- [Required action] Count the lines below that contain the word "more", and reply with that number alone.

- [Data to process]
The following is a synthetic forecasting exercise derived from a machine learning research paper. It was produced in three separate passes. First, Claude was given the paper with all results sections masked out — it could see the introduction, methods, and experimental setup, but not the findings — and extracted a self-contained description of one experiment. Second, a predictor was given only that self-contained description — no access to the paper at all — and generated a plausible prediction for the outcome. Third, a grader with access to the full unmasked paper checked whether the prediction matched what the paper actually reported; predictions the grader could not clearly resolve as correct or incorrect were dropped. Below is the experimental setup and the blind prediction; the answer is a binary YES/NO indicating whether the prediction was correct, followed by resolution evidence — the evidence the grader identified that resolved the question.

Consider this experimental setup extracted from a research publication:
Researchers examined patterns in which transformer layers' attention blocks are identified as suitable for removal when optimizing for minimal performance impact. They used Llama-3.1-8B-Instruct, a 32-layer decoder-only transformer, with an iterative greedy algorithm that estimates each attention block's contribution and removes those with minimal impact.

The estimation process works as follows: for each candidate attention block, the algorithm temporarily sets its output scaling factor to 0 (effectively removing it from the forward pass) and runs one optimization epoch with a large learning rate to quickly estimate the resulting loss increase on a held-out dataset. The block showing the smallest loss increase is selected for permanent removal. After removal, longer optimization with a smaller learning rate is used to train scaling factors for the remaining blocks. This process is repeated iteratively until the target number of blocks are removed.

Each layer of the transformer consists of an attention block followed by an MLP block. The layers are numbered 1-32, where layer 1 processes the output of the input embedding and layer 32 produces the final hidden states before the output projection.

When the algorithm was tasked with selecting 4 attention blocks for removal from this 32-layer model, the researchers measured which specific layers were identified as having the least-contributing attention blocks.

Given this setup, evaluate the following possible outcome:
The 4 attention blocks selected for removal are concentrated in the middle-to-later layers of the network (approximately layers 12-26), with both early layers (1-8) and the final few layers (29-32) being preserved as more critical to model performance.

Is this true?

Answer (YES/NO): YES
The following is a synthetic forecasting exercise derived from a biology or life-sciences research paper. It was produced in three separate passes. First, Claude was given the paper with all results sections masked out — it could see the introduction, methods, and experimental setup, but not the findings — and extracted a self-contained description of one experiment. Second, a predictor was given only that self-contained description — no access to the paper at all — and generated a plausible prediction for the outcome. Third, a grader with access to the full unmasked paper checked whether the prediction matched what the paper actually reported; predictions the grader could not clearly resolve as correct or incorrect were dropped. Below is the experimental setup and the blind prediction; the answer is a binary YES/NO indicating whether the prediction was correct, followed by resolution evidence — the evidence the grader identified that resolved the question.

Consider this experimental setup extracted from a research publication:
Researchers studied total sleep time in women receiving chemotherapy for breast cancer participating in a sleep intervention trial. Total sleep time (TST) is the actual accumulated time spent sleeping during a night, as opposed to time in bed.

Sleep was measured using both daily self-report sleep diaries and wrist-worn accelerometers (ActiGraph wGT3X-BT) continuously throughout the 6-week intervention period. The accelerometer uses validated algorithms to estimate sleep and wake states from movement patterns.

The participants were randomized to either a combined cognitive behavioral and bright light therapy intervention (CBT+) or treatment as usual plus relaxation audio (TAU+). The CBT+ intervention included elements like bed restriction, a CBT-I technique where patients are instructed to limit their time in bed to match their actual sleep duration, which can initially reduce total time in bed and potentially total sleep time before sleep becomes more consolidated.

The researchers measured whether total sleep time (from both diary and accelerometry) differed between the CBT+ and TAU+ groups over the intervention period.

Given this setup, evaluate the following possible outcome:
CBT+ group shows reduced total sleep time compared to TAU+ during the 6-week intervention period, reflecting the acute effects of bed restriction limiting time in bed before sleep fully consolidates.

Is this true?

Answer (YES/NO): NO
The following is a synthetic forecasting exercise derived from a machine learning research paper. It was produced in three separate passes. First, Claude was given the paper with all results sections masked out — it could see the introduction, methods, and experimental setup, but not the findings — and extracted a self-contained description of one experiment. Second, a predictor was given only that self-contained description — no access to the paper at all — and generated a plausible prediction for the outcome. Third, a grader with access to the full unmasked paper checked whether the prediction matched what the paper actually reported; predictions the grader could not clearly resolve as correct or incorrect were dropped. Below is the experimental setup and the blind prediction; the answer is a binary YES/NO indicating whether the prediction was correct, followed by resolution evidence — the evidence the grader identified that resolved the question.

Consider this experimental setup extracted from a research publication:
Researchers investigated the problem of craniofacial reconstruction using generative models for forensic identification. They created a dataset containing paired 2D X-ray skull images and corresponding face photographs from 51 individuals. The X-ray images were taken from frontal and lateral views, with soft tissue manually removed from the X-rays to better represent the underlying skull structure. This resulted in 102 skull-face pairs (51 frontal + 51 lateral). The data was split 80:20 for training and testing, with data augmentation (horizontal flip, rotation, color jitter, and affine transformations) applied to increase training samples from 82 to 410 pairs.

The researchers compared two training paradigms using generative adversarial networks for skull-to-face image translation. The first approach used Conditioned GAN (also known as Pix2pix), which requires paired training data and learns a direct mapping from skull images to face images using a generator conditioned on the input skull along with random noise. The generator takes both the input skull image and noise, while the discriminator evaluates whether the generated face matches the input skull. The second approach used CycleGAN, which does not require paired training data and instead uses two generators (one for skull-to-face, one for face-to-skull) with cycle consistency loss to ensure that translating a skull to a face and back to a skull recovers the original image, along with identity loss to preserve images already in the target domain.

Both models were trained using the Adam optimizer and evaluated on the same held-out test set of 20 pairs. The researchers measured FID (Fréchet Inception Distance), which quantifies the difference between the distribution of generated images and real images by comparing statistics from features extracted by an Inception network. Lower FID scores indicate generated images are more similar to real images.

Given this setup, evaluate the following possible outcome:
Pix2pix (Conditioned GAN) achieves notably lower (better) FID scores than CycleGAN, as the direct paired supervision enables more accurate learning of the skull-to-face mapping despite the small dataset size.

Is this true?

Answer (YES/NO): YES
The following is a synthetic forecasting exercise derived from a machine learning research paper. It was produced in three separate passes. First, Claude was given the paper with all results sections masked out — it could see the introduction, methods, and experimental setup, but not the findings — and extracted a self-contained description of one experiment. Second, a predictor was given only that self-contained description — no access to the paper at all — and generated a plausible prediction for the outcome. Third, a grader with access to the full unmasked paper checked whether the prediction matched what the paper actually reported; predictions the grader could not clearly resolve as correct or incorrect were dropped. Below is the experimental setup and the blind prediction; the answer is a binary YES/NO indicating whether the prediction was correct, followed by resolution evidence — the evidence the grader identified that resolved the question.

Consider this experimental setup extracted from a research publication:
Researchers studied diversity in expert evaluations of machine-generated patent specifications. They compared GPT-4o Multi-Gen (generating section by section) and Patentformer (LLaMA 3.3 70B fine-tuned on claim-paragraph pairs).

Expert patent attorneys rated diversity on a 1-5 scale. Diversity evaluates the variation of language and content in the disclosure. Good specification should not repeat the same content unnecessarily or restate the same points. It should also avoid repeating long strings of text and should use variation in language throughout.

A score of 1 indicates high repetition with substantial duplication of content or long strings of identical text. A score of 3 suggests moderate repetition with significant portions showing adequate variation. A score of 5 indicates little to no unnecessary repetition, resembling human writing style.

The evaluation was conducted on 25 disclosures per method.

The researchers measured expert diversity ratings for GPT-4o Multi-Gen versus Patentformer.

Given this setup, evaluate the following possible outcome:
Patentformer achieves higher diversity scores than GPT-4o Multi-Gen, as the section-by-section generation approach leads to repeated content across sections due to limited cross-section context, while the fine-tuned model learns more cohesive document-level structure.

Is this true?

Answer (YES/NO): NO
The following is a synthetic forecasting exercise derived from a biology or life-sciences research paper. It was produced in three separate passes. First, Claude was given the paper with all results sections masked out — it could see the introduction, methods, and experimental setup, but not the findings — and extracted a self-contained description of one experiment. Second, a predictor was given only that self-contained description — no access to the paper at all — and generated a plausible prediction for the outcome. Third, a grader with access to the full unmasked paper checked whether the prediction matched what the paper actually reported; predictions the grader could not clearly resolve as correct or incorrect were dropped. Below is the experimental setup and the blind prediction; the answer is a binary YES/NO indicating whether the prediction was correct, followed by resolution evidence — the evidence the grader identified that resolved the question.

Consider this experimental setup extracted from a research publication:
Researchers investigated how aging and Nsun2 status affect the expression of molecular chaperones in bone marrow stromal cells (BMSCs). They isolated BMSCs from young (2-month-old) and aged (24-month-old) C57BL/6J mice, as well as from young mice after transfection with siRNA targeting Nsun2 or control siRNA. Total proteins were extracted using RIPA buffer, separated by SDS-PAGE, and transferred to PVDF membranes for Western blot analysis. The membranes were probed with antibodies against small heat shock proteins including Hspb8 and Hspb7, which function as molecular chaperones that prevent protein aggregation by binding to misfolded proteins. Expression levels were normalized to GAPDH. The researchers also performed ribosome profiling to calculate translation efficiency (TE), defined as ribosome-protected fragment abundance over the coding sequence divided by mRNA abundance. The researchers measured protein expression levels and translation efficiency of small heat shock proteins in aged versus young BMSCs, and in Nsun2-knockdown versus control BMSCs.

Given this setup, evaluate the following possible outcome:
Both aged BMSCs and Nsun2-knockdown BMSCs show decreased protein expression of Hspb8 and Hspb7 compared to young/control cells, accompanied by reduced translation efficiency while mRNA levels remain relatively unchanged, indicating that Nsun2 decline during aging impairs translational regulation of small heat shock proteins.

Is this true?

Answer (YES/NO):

- [Exercise answer] 5